Nach der bisherigen auch vom erkennenden Senat geteilten Rechtsprechung wurde in Fällen der Abstammungsfeststellung bei der Ermittlung des Beginns des Laufes der Frist gem § 534 Abs 1 ZPO kein strenger Maßstab angelegt, aber gleichzeitig ausgesprochen, dies bedeute nicht, die Frist wäre überhaupt unbeachtlich (2 Ob 557/95 = EvBl 1996/36 = ÖA 1996,33). Der erkennende Senat hält an dieser Rechtsansicht fest. Das gerichtliche Abstammungsverfahren ist von amtswegiger Wahrheitsforschung geprägt (Art V Z 5 UeKG; SZ 49/34; Schwimann in Schwimann ABGB² Rz 18 zu § 163 mwN), weshalb es geboten erscheint, auf die neuesten medizinischen Erkenntnisse zurückzugreifen, um die wahre biologische Vaterschaft festszustellen. Nach den Materialen zum UeKindG (RV 6 BlgNR 12. GP 12f) war es die Absicht der Neuregelung der Vaterschaft zu einem Kind, die wahre biologische Abstammung festzustellen. Aus diesem Grund soll der medizinischen Weiterentwickung Rechnung getragen werden können, weshalb weiterhin die objektive Frist des § 534 Abs 3 ZPO, die ja bei Bekämpfung eines Anerkenntnisses nicht gilt, auf Wiederaufnahmsklagen gegen Urteile, mit denen die Vaterschaft zu einem unehelichen Kind festgestellt wurde, nicht anzuwenden ist.

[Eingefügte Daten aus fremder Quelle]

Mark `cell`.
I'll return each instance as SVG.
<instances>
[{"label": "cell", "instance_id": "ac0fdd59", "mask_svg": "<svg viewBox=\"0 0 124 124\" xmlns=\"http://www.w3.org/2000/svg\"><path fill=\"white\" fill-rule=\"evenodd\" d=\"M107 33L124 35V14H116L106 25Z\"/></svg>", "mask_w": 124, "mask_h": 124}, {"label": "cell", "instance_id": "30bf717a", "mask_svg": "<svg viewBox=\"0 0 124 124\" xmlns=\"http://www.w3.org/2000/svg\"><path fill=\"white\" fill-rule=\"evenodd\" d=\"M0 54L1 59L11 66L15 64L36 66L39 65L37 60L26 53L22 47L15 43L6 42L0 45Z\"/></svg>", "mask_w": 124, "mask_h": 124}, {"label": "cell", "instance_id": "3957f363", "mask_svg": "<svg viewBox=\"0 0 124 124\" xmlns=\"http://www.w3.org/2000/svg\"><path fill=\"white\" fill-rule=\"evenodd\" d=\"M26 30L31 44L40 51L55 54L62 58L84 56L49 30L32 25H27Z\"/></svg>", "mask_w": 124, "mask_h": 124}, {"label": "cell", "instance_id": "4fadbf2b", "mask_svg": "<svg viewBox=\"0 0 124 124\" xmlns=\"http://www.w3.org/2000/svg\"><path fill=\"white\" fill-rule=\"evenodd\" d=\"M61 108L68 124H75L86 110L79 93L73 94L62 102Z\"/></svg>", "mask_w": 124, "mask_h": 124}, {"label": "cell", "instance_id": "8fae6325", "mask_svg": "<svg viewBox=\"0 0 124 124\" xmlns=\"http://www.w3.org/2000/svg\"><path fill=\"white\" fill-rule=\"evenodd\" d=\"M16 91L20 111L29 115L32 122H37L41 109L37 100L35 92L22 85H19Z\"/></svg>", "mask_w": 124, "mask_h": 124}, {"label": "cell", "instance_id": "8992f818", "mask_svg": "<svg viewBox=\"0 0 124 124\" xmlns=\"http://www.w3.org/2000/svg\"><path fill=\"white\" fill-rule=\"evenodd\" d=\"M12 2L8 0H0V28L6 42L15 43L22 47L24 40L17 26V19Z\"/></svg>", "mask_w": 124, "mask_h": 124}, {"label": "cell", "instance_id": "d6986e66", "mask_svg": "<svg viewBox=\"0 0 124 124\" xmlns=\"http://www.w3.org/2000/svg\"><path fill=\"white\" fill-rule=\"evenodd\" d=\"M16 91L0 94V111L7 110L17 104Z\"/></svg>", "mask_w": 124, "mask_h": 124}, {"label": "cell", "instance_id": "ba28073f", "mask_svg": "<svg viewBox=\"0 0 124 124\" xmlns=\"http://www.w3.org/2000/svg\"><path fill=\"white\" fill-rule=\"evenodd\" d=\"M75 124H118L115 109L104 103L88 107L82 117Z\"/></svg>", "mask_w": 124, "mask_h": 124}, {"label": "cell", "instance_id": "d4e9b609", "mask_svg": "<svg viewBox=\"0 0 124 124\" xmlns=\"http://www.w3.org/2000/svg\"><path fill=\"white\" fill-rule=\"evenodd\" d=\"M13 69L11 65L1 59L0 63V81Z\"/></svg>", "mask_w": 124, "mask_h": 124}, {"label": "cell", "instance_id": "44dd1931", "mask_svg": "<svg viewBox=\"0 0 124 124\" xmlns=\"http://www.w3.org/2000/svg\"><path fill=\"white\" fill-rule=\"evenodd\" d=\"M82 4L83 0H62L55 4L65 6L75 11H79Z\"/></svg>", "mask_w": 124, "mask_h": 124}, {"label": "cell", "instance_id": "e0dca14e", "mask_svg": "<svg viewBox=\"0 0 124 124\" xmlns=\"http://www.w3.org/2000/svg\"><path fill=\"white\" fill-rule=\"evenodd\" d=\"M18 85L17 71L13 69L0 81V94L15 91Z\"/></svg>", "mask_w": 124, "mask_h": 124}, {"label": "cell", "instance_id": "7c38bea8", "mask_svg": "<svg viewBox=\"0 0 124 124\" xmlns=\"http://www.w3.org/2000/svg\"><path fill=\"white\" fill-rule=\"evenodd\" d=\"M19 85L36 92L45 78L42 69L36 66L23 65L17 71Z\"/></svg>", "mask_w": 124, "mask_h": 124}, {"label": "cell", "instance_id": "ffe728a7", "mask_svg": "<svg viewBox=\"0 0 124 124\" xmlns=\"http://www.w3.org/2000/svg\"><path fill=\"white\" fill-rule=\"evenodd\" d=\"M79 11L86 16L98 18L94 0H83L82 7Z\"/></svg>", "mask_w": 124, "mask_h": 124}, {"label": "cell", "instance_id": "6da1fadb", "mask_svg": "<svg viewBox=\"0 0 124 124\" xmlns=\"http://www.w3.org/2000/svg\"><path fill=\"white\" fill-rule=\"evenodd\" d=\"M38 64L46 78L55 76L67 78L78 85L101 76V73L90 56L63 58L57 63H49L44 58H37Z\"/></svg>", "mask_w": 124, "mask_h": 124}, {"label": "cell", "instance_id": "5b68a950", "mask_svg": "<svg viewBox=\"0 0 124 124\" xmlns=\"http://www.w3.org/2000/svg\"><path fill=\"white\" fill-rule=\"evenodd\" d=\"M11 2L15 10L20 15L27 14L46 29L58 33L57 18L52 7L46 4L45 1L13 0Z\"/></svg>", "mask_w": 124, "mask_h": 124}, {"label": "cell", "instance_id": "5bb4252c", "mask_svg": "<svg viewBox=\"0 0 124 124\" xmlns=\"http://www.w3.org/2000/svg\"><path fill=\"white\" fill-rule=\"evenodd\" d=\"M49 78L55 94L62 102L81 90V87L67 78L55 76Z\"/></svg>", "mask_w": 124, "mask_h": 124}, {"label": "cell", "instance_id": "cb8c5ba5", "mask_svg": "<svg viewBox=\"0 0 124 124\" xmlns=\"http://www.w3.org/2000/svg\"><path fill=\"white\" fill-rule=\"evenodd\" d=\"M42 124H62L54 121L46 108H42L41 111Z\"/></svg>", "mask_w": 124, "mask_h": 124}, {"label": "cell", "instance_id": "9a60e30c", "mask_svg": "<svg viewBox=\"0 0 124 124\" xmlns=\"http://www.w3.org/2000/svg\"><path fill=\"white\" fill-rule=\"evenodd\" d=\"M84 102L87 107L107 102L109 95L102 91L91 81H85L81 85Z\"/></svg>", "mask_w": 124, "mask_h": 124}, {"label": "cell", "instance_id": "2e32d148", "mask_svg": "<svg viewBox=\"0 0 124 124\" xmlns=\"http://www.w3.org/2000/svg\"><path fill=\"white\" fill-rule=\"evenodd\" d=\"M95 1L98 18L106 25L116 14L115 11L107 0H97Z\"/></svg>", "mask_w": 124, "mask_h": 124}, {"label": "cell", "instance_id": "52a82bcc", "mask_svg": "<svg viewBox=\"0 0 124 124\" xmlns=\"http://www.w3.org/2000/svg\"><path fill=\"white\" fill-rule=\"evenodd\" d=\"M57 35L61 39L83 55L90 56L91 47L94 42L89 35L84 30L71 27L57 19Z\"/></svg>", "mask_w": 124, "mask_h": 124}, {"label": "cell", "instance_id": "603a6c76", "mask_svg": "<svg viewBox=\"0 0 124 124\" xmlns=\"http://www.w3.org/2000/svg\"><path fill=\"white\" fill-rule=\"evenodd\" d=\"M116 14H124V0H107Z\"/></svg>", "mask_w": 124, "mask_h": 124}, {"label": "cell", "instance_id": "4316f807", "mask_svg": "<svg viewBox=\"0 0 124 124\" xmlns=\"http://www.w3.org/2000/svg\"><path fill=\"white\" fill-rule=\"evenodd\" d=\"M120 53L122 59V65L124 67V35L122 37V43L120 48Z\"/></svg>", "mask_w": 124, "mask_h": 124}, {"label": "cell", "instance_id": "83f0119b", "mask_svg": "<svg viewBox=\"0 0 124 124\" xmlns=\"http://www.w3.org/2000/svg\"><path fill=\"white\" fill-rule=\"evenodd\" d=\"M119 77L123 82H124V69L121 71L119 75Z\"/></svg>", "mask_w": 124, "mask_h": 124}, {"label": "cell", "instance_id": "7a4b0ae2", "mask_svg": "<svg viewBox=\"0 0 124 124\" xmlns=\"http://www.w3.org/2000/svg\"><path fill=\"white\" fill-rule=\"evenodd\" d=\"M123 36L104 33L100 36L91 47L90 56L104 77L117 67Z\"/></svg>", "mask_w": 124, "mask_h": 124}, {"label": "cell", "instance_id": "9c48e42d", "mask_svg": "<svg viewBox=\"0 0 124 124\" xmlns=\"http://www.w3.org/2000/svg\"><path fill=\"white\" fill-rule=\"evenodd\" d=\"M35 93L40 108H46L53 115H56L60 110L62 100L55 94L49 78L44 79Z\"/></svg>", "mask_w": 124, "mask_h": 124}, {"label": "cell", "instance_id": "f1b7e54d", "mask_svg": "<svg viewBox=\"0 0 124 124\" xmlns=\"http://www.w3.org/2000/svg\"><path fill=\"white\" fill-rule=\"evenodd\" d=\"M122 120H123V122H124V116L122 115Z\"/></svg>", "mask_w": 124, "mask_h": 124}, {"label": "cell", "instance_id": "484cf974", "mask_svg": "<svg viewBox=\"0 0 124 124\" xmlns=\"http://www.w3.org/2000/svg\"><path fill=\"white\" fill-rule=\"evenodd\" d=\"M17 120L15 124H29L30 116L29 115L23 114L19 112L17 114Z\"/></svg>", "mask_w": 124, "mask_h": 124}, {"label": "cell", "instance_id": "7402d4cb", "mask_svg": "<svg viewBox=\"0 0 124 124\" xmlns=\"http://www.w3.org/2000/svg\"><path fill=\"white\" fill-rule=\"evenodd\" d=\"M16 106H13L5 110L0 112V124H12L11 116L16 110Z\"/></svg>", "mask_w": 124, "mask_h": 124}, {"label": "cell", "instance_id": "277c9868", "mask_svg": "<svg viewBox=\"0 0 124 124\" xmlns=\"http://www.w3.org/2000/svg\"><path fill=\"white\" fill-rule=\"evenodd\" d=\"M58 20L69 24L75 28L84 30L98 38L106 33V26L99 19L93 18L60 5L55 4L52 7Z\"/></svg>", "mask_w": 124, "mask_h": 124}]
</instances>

Anderes gilt aber für die (subjektive) Frist des § 534 Abs 1 ZPO. Wie der vierte Senat des Obersten Gerichtshofes zu 4 Ob 25/00f ausgesprochen hat, erscheint die Rechtskraft eines nach einem Verfahren mit amtswegiger Wahrheitsforschung ergangenen Urteils schutzwürdiger als die Rechtswirksamkeit eines nur auf subjektive Überzeugung gegründeten Anerkenntnisses. Eine Wiederaufnahmsklage bedeutet aber einen schwerwiegenden Eingriff in die Rechtskraft einer Entscheidung, weshalb der Wiederaufnahmskläger durch die bestehende Notfrist des § 534 Abs 1 ZPO verhalten werden soll, unverzüglich nach Bekanntwerden eines Wiederaufnahmegrundes das Verfahren einzuleiten. Der erkennende Senat vertritt daher ebenso wie der vierte Senat des Obersten Gerichtshofes die Ansicht, dass in Abstammungsverfahren § 534 Abs 1 ZPO uneingeschränkt zur Anwendung zu kommen hat.

Dass die Klage auf Wiederaufnahme des Verfahrens - im Falle der Geltung der Frist des § 534 Abs 1 ZPO - verspätet ist, zieht der Revisionsrekurs nicht in Zweifel.

Die Kostenentscheidung gründet sich auf die §§ 41, 50 ZPO.